== YOUR GOAL ==
Reproduce verbatim the part of the listing that opens with its first line and closes with the line containing "21.8 metres", both ends included, omitting the pictures.

== ENTRIES SHOWN ==
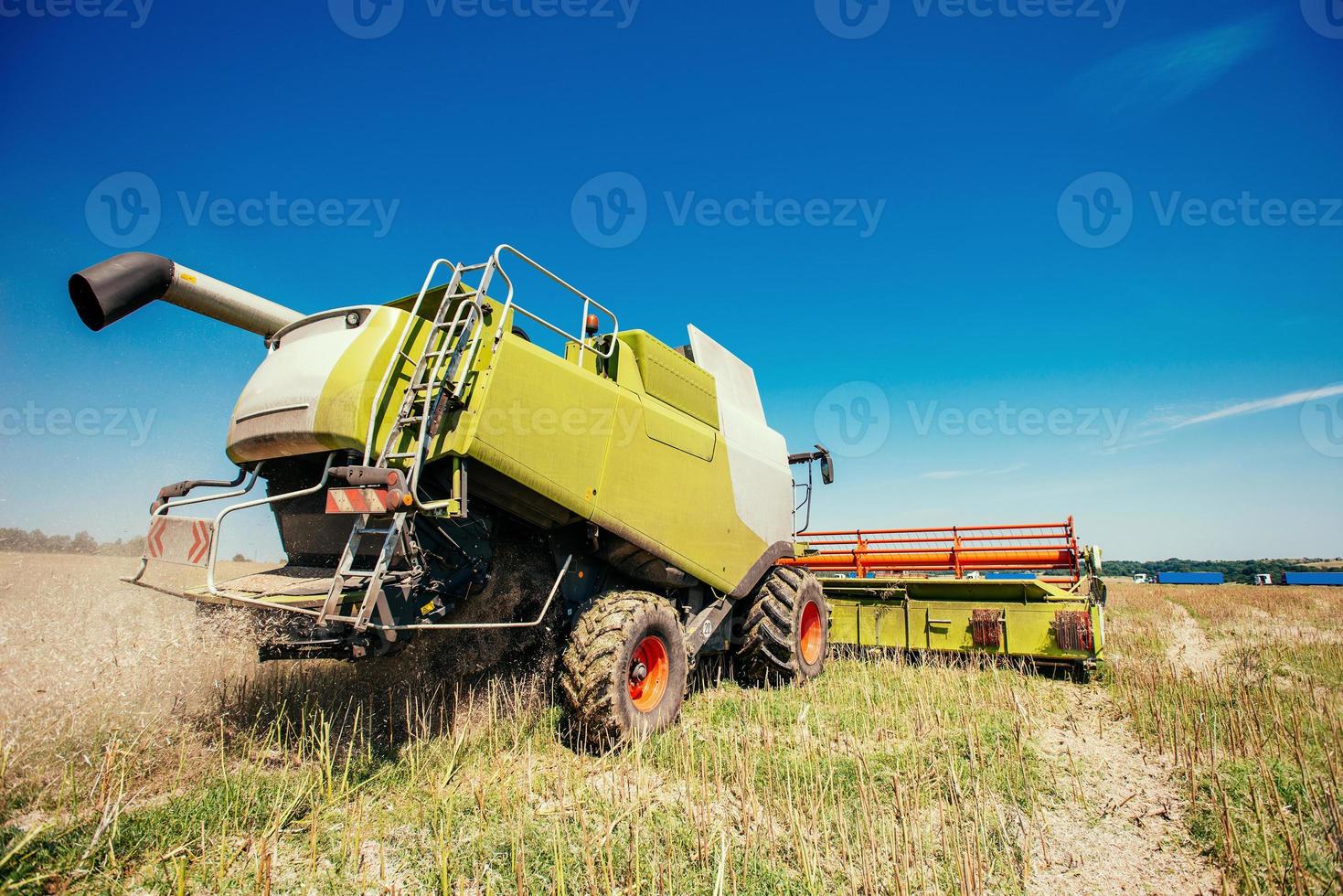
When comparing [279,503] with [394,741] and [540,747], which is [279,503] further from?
[540,747]

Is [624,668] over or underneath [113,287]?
underneath

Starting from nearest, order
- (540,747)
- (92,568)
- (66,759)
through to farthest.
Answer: (66,759) < (540,747) < (92,568)

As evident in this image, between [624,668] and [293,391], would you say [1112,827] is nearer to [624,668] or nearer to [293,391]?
[624,668]

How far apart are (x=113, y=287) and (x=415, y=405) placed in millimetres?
1767

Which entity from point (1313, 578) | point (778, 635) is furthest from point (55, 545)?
point (1313, 578)

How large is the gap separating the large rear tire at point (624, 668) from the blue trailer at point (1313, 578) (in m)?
45.6

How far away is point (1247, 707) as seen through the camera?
486cm

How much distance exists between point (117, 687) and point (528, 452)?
308 cm

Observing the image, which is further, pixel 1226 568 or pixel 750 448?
pixel 1226 568

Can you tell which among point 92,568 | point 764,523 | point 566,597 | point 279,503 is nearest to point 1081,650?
point 764,523

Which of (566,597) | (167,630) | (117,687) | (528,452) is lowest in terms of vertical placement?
(117,687)

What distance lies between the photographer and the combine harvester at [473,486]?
3766 mm

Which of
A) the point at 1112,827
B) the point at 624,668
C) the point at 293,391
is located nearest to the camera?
the point at 1112,827

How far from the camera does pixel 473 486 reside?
4059mm
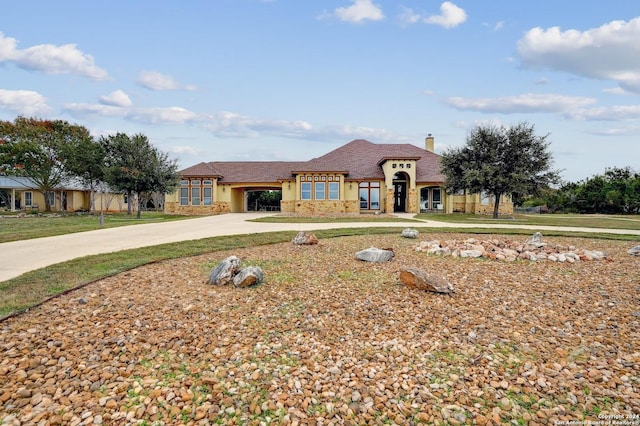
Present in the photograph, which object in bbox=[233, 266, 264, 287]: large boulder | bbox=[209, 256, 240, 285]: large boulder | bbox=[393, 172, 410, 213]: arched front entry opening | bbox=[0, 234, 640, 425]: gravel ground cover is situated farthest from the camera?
bbox=[393, 172, 410, 213]: arched front entry opening

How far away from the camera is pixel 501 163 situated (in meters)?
22.2

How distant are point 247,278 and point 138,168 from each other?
21.8 metres

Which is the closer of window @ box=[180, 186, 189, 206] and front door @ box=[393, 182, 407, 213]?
window @ box=[180, 186, 189, 206]

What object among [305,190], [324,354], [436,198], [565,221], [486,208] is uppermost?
[305,190]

== TASK SOLUTION ==
When comparing [279,503] with [394,741] and [540,747], which is [279,503] further from?
[540,747]

Is [624,668] over or underneath [113,287]?
underneath

Starting from nearest, order
- (540,747)
- (92,568)
- (66,759)
through to farthest.
Answer: (66,759) < (540,747) < (92,568)

As evident in this image, between [624,668] and [293,391], would you say [1112,827] is nearer to [624,668] or nearer to [293,391]?
[624,668]

How far apart are (x=113, y=287) and (x=415, y=405) placed in millimetres?
1767

Which entity from point (1313, 578) | point (778, 635) is furthest from point (55, 545)?
point (1313, 578)

How large is the gap separating the large rear tire at point (624, 668) from the blue trailer at point (1313, 578) (in m)?
45.6

How far away is point (1247, 707) as seen through the camera?
486cm

How much distance exists between point (117, 687) and point (528, 452)?
308 cm

Observing the image, which is further, pixel 1226 568 or pixel 750 448?
pixel 1226 568

Can you tell which among point 92,568 | point 764,523 | point 566,597 | point 279,503 is nearest to point 1081,650?
point 764,523

Which of (566,597) | (167,630) | (117,687) | (528,452) is lowest in terms of vertical placement?
(117,687)

What distance lies between the photographer and the combine harvester at [473,486]?
3766 mm

Which of
A) the point at 1112,827
B) the point at 624,668
C) the point at 293,391
is located nearest to the camera?
the point at 1112,827

How far from the camera does pixel 473 486 reside?
4059mm
Present in the photograph, which object in bbox=[233, 266, 264, 287]: large boulder | bbox=[209, 256, 240, 285]: large boulder | bbox=[393, 172, 410, 213]: arched front entry opening | bbox=[0, 234, 640, 425]: gravel ground cover is situated farthest from the camera?
bbox=[393, 172, 410, 213]: arched front entry opening

How far away from the camera is pixel 501 163 situated (in meters)?
22.2

How distant are point 247,278 and point 138,168 from each other?
21.8 metres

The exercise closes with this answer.